Article

Ten-year experience with the supraorbital subfrontal approach through an eyebrow skin incision.

Department of Neurosurgery, Johannes-Gutenberg University, Mainz, Germany.
Neurosurgery (Impact Factor: 3.03). 11/2005; 57(4 Suppl):242-55; discussion 242-55. DOI: 10.1227/01.NEU.0000178353.42777.2C
Source: PubMed

ABSTRACT More than ever before, the priority in contemporary neurosurgery is to achieve the greatest therapeutic effect while causing the least iatrogenic injury. The evolution of microsurgical techniques with refined instrumentation and illumination and the enormous development of preoperative and intraoperative diagnostic tools enable neurosurgeons to treat different lesions through limited and specific keyhole approaches.
Based on our surgical experience, the technique of supraorbital subfrontal craniotomy is described in detail in this article. After an eyebrow skin incision is made, a limited supraorbital craniotomy is performed with a width of 15 to 25 mm and a height of 10 to 15 mm.
We have been using the supraorbital keyhole craniotomy since 1985 and have approached a variety of lesions within the anterior, middle, and posterior cranial fossae. During a 10-year period between July 1994 and June 2004, the lesions treated via the supraorbital approach in our department comprised 1125 intracranial tumors or cystic lesions, cerebral aneurysms, and other miscellaneous diseases, performed by 23 different surgeons and residents.

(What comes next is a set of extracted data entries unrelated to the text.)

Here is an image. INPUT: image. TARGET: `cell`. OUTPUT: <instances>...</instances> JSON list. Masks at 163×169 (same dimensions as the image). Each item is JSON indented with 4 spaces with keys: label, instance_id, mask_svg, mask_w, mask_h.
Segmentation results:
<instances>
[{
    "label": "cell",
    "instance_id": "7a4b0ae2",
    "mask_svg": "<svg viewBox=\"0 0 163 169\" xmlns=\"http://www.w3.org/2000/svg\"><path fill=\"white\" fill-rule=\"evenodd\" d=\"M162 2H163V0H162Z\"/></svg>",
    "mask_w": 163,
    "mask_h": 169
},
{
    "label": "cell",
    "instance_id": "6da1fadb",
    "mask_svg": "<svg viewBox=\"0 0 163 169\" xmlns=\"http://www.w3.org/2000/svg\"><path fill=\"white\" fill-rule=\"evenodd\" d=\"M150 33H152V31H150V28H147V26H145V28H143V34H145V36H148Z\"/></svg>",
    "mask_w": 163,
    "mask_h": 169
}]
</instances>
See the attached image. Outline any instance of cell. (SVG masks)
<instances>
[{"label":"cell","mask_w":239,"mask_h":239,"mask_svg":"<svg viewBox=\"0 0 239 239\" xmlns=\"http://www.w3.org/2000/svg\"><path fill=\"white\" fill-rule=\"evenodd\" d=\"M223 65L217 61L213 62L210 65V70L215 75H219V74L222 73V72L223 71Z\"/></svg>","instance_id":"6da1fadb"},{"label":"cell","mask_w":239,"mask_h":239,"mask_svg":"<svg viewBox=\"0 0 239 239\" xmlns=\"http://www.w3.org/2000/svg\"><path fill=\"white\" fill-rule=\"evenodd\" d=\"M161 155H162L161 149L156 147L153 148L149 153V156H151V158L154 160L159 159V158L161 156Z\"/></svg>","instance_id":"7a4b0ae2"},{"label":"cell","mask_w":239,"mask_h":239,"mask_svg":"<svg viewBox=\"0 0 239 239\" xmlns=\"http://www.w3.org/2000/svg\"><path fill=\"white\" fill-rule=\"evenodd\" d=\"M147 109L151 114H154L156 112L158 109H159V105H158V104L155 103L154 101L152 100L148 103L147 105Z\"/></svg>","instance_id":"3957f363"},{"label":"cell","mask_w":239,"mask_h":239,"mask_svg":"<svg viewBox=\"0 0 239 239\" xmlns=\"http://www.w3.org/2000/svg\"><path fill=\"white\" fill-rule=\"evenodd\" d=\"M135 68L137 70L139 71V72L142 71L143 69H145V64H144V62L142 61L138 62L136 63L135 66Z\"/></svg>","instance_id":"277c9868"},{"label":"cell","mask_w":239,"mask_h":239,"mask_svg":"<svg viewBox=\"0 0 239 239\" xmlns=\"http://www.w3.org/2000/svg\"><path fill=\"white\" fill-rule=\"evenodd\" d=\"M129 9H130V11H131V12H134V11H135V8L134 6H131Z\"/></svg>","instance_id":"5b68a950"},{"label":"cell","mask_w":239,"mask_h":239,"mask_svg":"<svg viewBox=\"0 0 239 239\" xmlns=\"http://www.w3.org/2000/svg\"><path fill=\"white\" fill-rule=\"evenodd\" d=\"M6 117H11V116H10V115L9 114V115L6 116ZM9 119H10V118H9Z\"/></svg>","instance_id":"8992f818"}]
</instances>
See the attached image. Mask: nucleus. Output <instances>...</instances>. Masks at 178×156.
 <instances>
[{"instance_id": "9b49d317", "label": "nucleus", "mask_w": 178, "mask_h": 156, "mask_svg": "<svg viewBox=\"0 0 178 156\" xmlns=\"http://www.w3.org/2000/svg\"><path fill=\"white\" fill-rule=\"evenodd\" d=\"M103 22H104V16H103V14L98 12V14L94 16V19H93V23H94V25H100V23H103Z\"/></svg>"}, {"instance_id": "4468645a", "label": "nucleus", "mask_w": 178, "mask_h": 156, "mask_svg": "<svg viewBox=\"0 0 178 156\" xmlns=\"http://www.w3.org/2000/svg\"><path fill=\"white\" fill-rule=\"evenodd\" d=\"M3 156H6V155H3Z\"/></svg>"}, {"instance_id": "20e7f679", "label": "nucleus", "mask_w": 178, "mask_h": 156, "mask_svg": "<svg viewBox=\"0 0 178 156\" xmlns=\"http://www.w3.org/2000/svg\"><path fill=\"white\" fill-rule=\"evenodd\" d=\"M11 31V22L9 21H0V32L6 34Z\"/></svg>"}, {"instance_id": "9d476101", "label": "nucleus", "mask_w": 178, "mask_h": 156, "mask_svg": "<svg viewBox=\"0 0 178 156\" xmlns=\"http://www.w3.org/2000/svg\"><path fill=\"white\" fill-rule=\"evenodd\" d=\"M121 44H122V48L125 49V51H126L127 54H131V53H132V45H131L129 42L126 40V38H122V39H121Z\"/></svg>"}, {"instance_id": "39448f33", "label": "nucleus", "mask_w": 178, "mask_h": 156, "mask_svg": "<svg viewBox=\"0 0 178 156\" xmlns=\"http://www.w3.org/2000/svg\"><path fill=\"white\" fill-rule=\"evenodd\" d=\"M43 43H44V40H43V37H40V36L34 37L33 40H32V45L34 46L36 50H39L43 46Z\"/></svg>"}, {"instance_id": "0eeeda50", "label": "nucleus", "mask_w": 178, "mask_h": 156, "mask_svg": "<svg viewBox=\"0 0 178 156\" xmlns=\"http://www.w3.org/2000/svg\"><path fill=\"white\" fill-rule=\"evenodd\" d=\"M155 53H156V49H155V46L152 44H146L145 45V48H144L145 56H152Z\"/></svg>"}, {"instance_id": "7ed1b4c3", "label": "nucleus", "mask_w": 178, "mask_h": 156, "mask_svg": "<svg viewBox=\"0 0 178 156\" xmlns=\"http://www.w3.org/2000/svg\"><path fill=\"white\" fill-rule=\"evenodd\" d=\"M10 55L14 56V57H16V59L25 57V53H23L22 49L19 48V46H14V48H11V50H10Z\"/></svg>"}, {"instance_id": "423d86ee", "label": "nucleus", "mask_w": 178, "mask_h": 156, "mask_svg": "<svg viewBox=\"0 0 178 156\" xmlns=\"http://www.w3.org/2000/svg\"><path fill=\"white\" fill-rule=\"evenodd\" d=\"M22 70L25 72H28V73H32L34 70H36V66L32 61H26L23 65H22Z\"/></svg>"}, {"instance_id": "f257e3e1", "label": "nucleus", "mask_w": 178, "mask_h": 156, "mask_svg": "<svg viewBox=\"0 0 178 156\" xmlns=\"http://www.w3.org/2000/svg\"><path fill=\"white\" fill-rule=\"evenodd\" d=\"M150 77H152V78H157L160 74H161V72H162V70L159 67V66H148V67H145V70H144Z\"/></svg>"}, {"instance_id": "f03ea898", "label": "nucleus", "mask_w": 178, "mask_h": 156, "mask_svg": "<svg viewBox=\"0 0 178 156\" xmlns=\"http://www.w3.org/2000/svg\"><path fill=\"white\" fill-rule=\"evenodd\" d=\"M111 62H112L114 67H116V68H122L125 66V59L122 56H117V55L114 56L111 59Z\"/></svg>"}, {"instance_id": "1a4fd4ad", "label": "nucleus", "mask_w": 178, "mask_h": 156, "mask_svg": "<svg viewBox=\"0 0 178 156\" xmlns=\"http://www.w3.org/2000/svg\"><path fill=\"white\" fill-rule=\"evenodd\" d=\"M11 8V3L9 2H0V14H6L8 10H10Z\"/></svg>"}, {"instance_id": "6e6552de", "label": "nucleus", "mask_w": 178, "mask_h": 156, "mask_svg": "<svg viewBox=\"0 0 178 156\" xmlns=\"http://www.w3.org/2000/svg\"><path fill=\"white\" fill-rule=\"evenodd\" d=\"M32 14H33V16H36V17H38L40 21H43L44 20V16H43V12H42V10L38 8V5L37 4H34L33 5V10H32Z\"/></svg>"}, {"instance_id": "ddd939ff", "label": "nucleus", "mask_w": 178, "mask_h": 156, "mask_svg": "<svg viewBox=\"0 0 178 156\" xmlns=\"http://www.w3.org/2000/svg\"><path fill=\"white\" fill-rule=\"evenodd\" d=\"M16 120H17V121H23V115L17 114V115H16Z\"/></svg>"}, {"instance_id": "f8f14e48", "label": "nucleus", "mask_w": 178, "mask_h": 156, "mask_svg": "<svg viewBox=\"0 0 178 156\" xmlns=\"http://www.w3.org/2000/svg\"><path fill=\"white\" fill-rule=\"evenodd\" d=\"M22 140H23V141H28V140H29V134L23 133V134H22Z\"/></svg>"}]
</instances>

Of these 1125 patients, we operated on 471 of them, and information obtained from 450 contributed to the follow-up data. Three months after surgery, the Glasgow Outcome Scale scores for this very heterogeneous group of patients were as follows: 5 in 387 patients (86.0%), 4 in 29 patients (6.4%), 3 in 16 patients (3.5%), 2 in 10 patients (2.2%), and 1 in 8 patients (1.8%). Of the 450 patients, 229 were treated for intracranial aneurysms, 93 for cranial base meningiomas, 39 for craniopharyngiomas, 23 for pituitary adenomas, 18 for deep-seated brainstem tumors, and 48 for other miscellaneous frontotemporal or suprasellar lesions.

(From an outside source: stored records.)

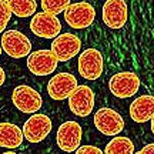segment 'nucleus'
Segmentation results:
<instances>
[{
    "label": "nucleus",
    "instance_id": "obj_1",
    "mask_svg": "<svg viewBox=\"0 0 154 154\" xmlns=\"http://www.w3.org/2000/svg\"><path fill=\"white\" fill-rule=\"evenodd\" d=\"M2 50L13 59H23L32 53V42L19 30H7L2 36Z\"/></svg>",
    "mask_w": 154,
    "mask_h": 154
},
{
    "label": "nucleus",
    "instance_id": "obj_2",
    "mask_svg": "<svg viewBox=\"0 0 154 154\" xmlns=\"http://www.w3.org/2000/svg\"><path fill=\"white\" fill-rule=\"evenodd\" d=\"M96 19V9L87 2L70 3L64 10V20L72 29H87L91 26Z\"/></svg>",
    "mask_w": 154,
    "mask_h": 154
},
{
    "label": "nucleus",
    "instance_id": "obj_3",
    "mask_svg": "<svg viewBox=\"0 0 154 154\" xmlns=\"http://www.w3.org/2000/svg\"><path fill=\"white\" fill-rule=\"evenodd\" d=\"M11 101L17 110L26 114H34L43 106V99L37 90L30 86H16L11 93Z\"/></svg>",
    "mask_w": 154,
    "mask_h": 154
},
{
    "label": "nucleus",
    "instance_id": "obj_4",
    "mask_svg": "<svg viewBox=\"0 0 154 154\" xmlns=\"http://www.w3.org/2000/svg\"><path fill=\"white\" fill-rule=\"evenodd\" d=\"M77 69H79V73L83 79L97 80L103 74V69H104L103 54L97 49H93V47L86 49L79 56Z\"/></svg>",
    "mask_w": 154,
    "mask_h": 154
},
{
    "label": "nucleus",
    "instance_id": "obj_5",
    "mask_svg": "<svg viewBox=\"0 0 154 154\" xmlns=\"http://www.w3.org/2000/svg\"><path fill=\"white\" fill-rule=\"evenodd\" d=\"M53 128V123L46 114L34 113L23 124V137L29 143H40L47 137Z\"/></svg>",
    "mask_w": 154,
    "mask_h": 154
},
{
    "label": "nucleus",
    "instance_id": "obj_6",
    "mask_svg": "<svg viewBox=\"0 0 154 154\" xmlns=\"http://www.w3.org/2000/svg\"><path fill=\"white\" fill-rule=\"evenodd\" d=\"M109 88L111 94L117 99H128L137 94L140 88V79L133 72L117 73L110 79Z\"/></svg>",
    "mask_w": 154,
    "mask_h": 154
},
{
    "label": "nucleus",
    "instance_id": "obj_7",
    "mask_svg": "<svg viewBox=\"0 0 154 154\" xmlns=\"http://www.w3.org/2000/svg\"><path fill=\"white\" fill-rule=\"evenodd\" d=\"M94 126L101 134L114 137L124 130V120L116 110L101 107L94 114Z\"/></svg>",
    "mask_w": 154,
    "mask_h": 154
},
{
    "label": "nucleus",
    "instance_id": "obj_8",
    "mask_svg": "<svg viewBox=\"0 0 154 154\" xmlns=\"http://www.w3.org/2000/svg\"><path fill=\"white\" fill-rule=\"evenodd\" d=\"M82 127L77 121H64L60 124L59 130H57V136H56V141L59 149L66 151V153H73L80 147L82 143Z\"/></svg>",
    "mask_w": 154,
    "mask_h": 154
},
{
    "label": "nucleus",
    "instance_id": "obj_9",
    "mask_svg": "<svg viewBox=\"0 0 154 154\" xmlns=\"http://www.w3.org/2000/svg\"><path fill=\"white\" fill-rule=\"evenodd\" d=\"M69 109L79 117H87L94 109V93L86 84L77 86L69 96Z\"/></svg>",
    "mask_w": 154,
    "mask_h": 154
},
{
    "label": "nucleus",
    "instance_id": "obj_10",
    "mask_svg": "<svg viewBox=\"0 0 154 154\" xmlns=\"http://www.w3.org/2000/svg\"><path fill=\"white\" fill-rule=\"evenodd\" d=\"M82 42L73 33H61L51 42V53L57 61H69L80 53Z\"/></svg>",
    "mask_w": 154,
    "mask_h": 154
},
{
    "label": "nucleus",
    "instance_id": "obj_11",
    "mask_svg": "<svg viewBox=\"0 0 154 154\" xmlns=\"http://www.w3.org/2000/svg\"><path fill=\"white\" fill-rule=\"evenodd\" d=\"M30 30L42 38H56L61 32V23L56 16L47 13H36L30 22Z\"/></svg>",
    "mask_w": 154,
    "mask_h": 154
},
{
    "label": "nucleus",
    "instance_id": "obj_12",
    "mask_svg": "<svg viewBox=\"0 0 154 154\" xmlns=\"http://www.w3.org/2000/svg\"><path fill=\"white\" fill-rule=\"evenodd\" d=\"M59 61L50 50H37L27 56V69L34 76H47L54 73Z\"/></svg>",
    "mask_w": 154,
    "mask_h": 154
},
{
    "label": "nucleus",
    "instance_id": "obj_13",
    "mask_svg": "<svg viewBox=\"0 0 154 154\" xmlns=\"http://www.w3.org/2000/svg\"><path fill=\"white\" fill-rule=\"evenodd\" d=\"M128 7L123 0H107L103 6V22L110 29H121L127 22Z\"/></svg>",
    "mask_w": 154,
    "mask_h": 154
},
{
    "label": "nucleus",
    "instance_id": "obj_14",
    "mask_svg": "<svg viewBox=\"0 0 154 154\" xmlns=\"http://www.w3.org/2000/svg\"><path fill=\"white\" fill-rule=\"evenodd\" d=\"M77 86V79L72 73H59L49 80L47 93L53 100H64L69 99Z\"/></svg>",
    "mask_w": 154,
    "mask_h": 154
},
{
    "label": "nucleus",
    "instance_id": "obj_15",
    "mask_svg": "<svg viewBox=\"0 0 154 154\" xmlns=\"http://www.w3.org/2000/svg\"><path fill=\"white\" fill-rule=\"evenodd\" d=\"M154 116V97L151 94H144L133 100L130 104V117L136 123H146Z\"/></svg>",
    "mask_w": 154,
    "mask_h": 154
},
{
    "label": "nucleus",
    "instance_id": "obj_16",
    "mask_svg": "<svg viewBox=\"0 0 154 154\" xmlns=\"http://www.w3.org/2000/svg\"><path fill=\"white\" fill-rule=\"evenodd\" d=\"M22 128L13 123H0V147L5 149H17L23 143Z\"/></svg>",
    "mask_w": 154,
    "mask_h": 154
},
{
    "label": "nucleus",
    "instance_id": "obj_17",
    "mask_svg": "<svg viewBox=\"0 0 154 154\" xmlns=\"http://www.w3.org/2000/svg\"><path fill=\"white\" fill-rule=\"evenodd\" d=\"M134 153V143L128 137L124 136H114L107 143L104 154H133Z\"/></svg>",
    "mask_w": 154,
    "mask_h": 154
},
{
    "label": "nucleus",
    "instance_id": "obj_18",
    "mask_svg": "<svg viewBox=\"0 0 154 154\" xmlns=\"http://www.w3.org/2000/svg\"><path fill=\"white\" fill-rule=\"evenodd\" d=\"M11 14L17 17H30L36 14L37 2L36 0H9Z\"/></svg>",
    "mask_w": 154,
    "mask_h": 154
},
{
    "label": "nucleus",
    "instance_id": "obj_19",
    "mask_svg": "<svg viewBox=\"0 0 154 154\" xmlns=\"http://www.w3.org/2000/svg\"><path fill=\"white\" fill-rule=\"evenodd\" d=\"M69 6H70V0H43L42 2V7H43L44 13L56 17L61 11L64 13V10Z\"/></svg>",
    "mask_w": 154,
    "mask_h": 154
},
{
    "label": "nucleus",
    "instance_id": "obj_20",
    "mask_svg": "<svg viewBox=\"0 0 154 154\" xmlns=\"http://www.w3.org/2000/svg\"><path fill=\"white\" fill-rule=\"evenodd\" d=\"M11 19V11L10 6L7 0H0V33L5 32L7 23L10 22Z\"/></svg>",
    "mask_w": 154,
    "mask_h": 154
},
{
    "label": "nucleus",
    "instance_id": "obj_21",
    "mask_svg": "<svg viewBox=\"0 0 154 154\" xmlns=\"http://www.w3.org/2000/svg\"><path fill=\"white\" fill-rule=\"evenodd\" d=\"M76 154H104L103 150H100L96 146H80L76 150Z\"/></svg>",
    "mask_w": 154,
    "mask_h": 154
},
{
    "label": "nucleus",
    "instance_id": "obj_22",
    "mask_svg": "<svg viewBox=\"0 0 154 154\" xmlns=\"http://www.w3.org/2000/svg\"><path fill=\"white\" fill-rule=\"evenodd\" d=\"M133 154H154V144L153 143L147 144V146H144L140 151H137V153H133Z\"/></svg>",
    "mask_w": 154,
    "mask_h": 154
},
{
    "label": "nucleus",
    "instance_id": "obj_23",
    "mask_svg": "<svg viewBox=\"0 0 154 154\" xmlns=\"http://www.w3.org/2000/svg\"><path fill=\"white\" fill-rule=\"evenodd\" d=\"M5 80H6V74H5V70L0 67V87L3 86V83H5Z\"/></svg>",
    "mask_w": 154,
    "mask_h": 154
},
{
    "label": "nucleus",
    "instance_id": "obj_24",
    "mask_svg": "<svg viewBox=\"0 0 154 154\" xmlns=\"http://www.w3.org/2000/svg\"><path fill=\"white\" fill-rule=\"evenodd\" d=\"M2 154H16L14 151H6V153H2Z\"/></svg>",
    "mask_w": 154,
    "mask_h": 154
},
{
    "label": "nucleus",
    "instance_id": "obj_25",
    "mask_svg": "<svg viewBox=\"0 0 154 154\" xmlns=\"http://www.w3.org/2000/svg\"><path fill=\"white\" fill-rule=\"evenodd\" d=\"M2 53H3V50H2V46H0V56H2Z\"/></svg>",
    "mask_w": 154,
    "mask_h": 154
}]
</instances>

In our experience, the supraorbital craniotomy allows a wide, intracranial exposure for extended, bilaterally situated, or even deep-seated intracranial areas, according to the strategy of keyhole craniotomies. The supraorbital craniotomy offers equal surgical possibilities with less approach-related morbidity owing to limited exposure of the cerebral surface and minimal brain retraction. In addition, the short skin incision within the eyebrow and careful soft tissue dissection result in a pleasing cosmetic outcome.